The framing the authors land on is survivorship bias. Content that gets removed, downranked, or otherwise intervened with, which is often the content most relevant to systemic-risk research, is the content least likely to be preserved in a researcher's dataset. The paper concludes that current research-access implementations fall short of the DSA's intended oversight function. The operational limits do not help. Meta Content Library caps researchers at 1,000 queries per rolling seven-day window, and the TikTok Research API allows up to 1,000 requests per day and a maximum of 100,000 records per day.
The honest caveat is that this is one paper, two platforms, two election windows.
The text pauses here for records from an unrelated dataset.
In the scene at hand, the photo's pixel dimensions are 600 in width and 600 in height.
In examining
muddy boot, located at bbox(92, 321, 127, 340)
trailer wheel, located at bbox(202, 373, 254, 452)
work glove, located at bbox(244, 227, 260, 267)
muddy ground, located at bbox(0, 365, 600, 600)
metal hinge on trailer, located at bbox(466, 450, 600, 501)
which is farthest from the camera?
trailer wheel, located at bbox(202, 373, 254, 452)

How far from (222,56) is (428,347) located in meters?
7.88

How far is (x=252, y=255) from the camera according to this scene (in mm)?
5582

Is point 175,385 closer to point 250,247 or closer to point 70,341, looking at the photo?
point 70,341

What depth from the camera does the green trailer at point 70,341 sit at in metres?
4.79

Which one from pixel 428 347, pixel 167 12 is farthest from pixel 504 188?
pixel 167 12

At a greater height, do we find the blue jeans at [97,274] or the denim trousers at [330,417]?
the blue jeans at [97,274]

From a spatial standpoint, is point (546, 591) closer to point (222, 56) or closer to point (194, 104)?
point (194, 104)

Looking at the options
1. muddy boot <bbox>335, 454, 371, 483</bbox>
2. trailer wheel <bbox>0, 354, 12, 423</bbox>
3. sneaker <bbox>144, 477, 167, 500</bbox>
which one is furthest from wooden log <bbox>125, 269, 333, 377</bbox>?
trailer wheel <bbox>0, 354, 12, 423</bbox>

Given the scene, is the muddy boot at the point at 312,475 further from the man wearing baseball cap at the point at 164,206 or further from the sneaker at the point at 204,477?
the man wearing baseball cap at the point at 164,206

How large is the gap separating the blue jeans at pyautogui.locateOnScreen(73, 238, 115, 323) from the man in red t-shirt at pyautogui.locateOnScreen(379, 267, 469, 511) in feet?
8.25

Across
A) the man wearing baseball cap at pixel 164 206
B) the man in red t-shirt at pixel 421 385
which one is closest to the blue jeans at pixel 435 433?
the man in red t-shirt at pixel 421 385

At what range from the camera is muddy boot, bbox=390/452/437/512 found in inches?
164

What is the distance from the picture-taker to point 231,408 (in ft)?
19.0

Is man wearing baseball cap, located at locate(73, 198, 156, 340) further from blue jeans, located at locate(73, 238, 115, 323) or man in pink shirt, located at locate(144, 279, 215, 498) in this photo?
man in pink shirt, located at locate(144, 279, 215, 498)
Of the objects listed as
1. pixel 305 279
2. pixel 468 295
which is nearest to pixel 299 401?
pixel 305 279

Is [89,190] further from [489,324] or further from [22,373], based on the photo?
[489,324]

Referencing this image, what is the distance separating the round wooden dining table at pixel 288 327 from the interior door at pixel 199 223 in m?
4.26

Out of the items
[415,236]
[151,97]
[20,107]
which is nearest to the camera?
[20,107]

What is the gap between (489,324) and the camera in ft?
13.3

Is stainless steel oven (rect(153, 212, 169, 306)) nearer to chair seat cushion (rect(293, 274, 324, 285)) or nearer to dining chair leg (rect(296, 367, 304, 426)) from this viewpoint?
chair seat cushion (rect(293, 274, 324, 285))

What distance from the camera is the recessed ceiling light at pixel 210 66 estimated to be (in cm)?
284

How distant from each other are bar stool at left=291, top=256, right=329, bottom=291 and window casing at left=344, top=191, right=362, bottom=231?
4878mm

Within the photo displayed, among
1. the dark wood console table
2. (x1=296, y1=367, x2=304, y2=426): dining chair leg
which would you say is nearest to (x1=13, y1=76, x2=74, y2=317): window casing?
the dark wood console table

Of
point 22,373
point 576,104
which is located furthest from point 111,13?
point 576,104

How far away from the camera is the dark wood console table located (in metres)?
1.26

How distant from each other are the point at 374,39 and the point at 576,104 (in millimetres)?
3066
It does not tell you whether the gaps look the same outside election periods, whether forthcoming delegated acts under the DSA close them, or how this access regime should sit alongside privacy obligations. But the direction is what regulators and platform safety researchers should be watching. If the dataset under the most ambitious platform transparency regime in the world is missing the moderated half, every downstream claim about systemic risk inherits that bias.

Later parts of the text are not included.